Question

In the following figure A, B, C are the midpoints of the sides of $△PQR$. If A, B and Q has the coordinates (3,3), (4,2) and (2,1) respectively, then the coordinates of P,C and R are

• A. (5,4), (4,5) and (4,3)
• B. (6,5), (5,7) and (6,3)
• C. (3,5), (5,6) and (4,3)
• D. (4,5), (5,4) and (6,3)

Answer 1

The correct option is D

(4,5), (5,4) and (6,3)

A and B are midpoints of PQ and RQ respectively.

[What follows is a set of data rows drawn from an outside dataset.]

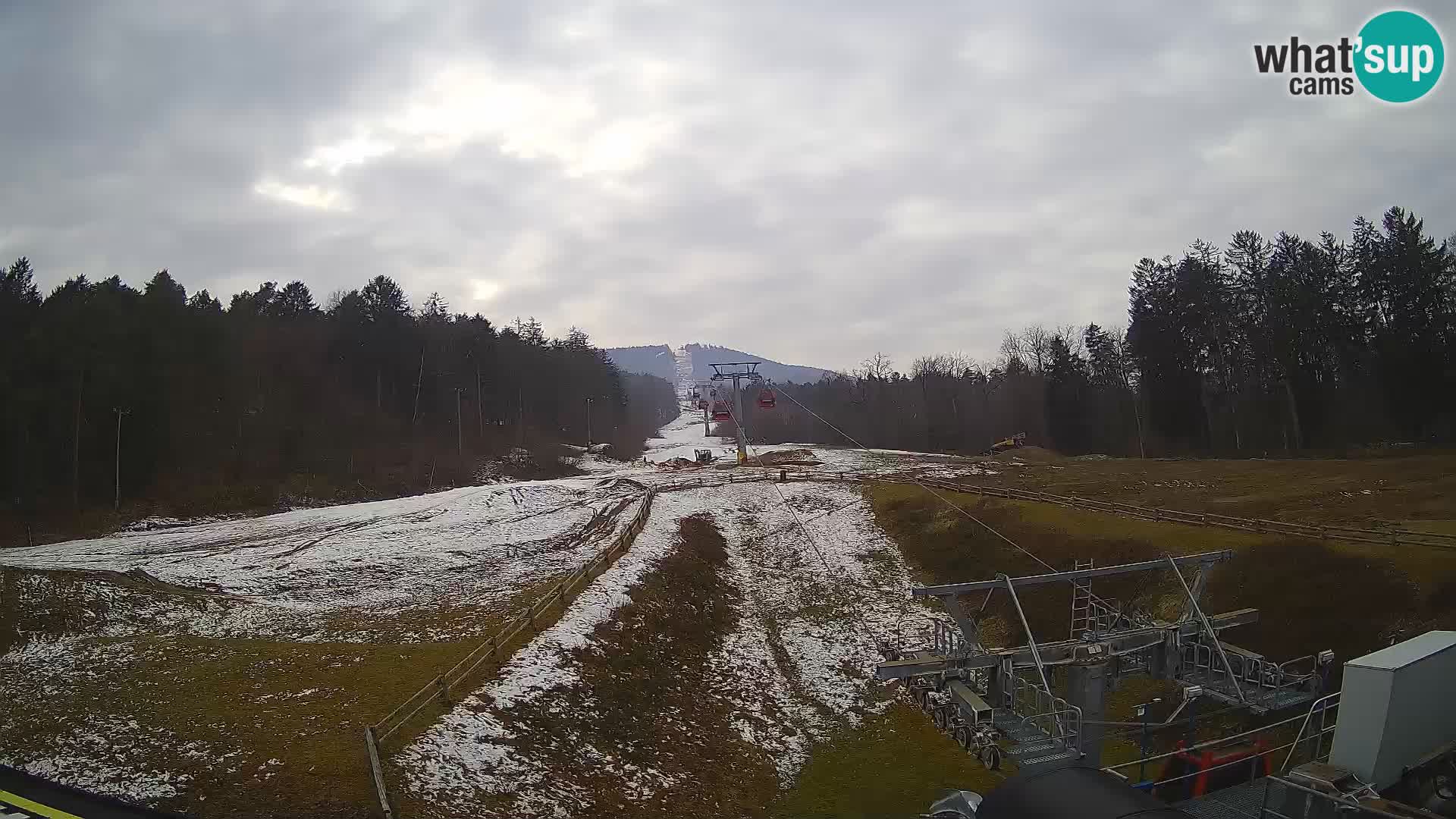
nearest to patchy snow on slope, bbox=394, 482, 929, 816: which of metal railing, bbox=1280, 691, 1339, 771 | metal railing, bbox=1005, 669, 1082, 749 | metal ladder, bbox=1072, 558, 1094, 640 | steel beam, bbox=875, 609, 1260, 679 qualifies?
steel beam, bbox=875, 609, 1260, 679

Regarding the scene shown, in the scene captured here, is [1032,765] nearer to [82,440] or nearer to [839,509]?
[839,509]

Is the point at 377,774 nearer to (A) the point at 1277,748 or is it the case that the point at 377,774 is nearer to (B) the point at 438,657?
(B) the point at 438,657

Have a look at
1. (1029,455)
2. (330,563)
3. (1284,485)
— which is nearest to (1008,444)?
(1029,455)

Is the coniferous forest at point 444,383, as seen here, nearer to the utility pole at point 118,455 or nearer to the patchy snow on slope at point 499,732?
the utility pole at point 118,455

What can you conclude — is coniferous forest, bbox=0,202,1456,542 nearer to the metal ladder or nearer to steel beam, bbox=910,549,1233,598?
the metal ladder

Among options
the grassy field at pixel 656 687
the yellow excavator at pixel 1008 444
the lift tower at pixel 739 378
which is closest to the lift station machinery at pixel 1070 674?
the grassy field at pixel 656 687

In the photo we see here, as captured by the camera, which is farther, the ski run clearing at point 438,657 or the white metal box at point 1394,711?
the ski run clearing at point 438,657

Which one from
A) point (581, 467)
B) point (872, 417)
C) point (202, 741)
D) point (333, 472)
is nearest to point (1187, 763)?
point (202, 741)
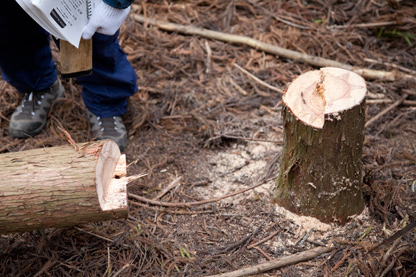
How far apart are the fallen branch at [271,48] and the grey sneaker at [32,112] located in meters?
1.30

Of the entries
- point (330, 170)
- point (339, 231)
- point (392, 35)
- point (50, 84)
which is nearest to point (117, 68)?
point (50, 84)

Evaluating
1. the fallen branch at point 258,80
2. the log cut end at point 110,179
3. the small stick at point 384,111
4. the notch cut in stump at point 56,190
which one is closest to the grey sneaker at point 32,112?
the notch cut in stump at point 56,190

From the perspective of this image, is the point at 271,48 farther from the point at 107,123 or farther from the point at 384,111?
the point at 107,123

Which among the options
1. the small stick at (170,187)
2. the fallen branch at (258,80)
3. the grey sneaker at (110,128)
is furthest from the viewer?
the fallen branch at (258,80)

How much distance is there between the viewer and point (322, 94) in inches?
82.4

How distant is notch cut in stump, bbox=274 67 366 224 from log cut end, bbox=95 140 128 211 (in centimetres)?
89

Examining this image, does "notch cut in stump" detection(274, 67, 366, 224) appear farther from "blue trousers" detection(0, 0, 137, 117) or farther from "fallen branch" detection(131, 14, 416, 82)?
"fallen branch" detection(131, 14, 416, 82)

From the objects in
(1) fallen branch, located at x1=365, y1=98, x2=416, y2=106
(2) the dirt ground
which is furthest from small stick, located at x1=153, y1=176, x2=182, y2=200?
(1) fallen branch, located at x1=365, y1=98, x2=416, y2=106

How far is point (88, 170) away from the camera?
1.93m

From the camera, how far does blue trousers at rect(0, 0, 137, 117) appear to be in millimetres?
2652

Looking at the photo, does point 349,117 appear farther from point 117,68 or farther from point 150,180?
point 117,68

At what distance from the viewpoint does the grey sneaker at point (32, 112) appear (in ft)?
9.97

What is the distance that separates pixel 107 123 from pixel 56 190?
115 cm

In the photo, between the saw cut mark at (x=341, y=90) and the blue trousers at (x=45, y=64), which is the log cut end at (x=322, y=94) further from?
the blue trousers at (x=45, y=64)
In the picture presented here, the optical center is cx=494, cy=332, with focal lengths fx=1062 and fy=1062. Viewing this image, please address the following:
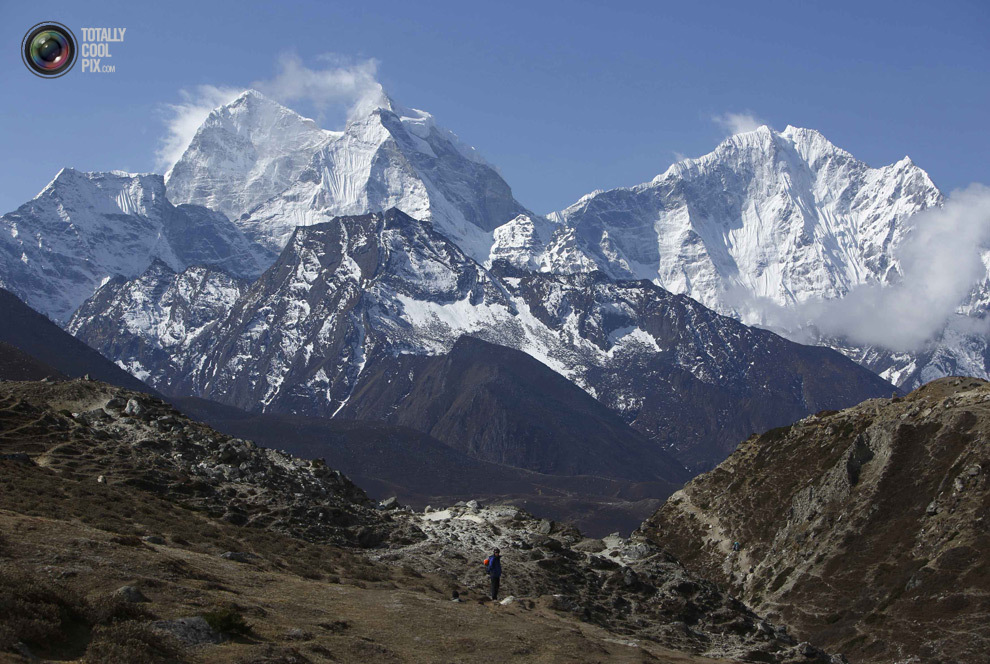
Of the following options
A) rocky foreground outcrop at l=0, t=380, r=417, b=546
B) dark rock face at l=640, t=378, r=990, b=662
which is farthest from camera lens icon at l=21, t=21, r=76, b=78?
dark rock face at l=640, t=378, r=990, b=662

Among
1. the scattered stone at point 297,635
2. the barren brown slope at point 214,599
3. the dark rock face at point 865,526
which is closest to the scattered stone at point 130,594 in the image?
the barren brown slope at point 214,599

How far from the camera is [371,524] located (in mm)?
80312

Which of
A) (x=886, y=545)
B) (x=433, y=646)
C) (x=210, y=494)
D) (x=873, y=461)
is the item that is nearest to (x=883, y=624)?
(x=886, y=545)

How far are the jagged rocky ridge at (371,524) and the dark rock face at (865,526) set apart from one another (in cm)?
4425

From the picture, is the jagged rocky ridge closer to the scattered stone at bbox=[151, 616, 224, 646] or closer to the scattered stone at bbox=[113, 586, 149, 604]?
the scattered stone at bbox=[113, 586, 149, 604]

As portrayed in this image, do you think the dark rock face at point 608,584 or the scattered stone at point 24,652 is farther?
the dark rock face at point 608,584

Hence AB is parallel to PC.

Also, since B and C are midpoints of RQ and PR respectively we have, BC is parallel to PA

$\therefore$ PABC is a parallelogram.

Similarly, ABRC and AQBC are parallelograms.

Now, consider the parallelogram AQBC, as shown below.

Here, we see that : AC = QB

$\angle CAX=\angle BQY$

$\angle ACX=\angle QBY$

$\therefore$ We must have, CX = BY

From the diagram above, we see that, BY = 2 - 1 = 1 unit

$\therefore$ CX = 1 unit

Thus the y-coordinate of C must be 3 + 1 = 4 units.

Also, we have AX = QY

x - coordinate if Y is 4 and that of Q is 2 & hence QY = 2 units.

$\therefore$ AX = 2 units

$\therefore$ x - coordinate of C must be '3 + AX' units, which is, 3 + 2 = 5 units.

$\therefore$ Coordinates of C is(5, 4).

Similarly by considering parallelogram ABRC, we get coordinates of R as (6, 3).

Also, by considering parallelogram PABC, we get coordinates of P as (4, 5).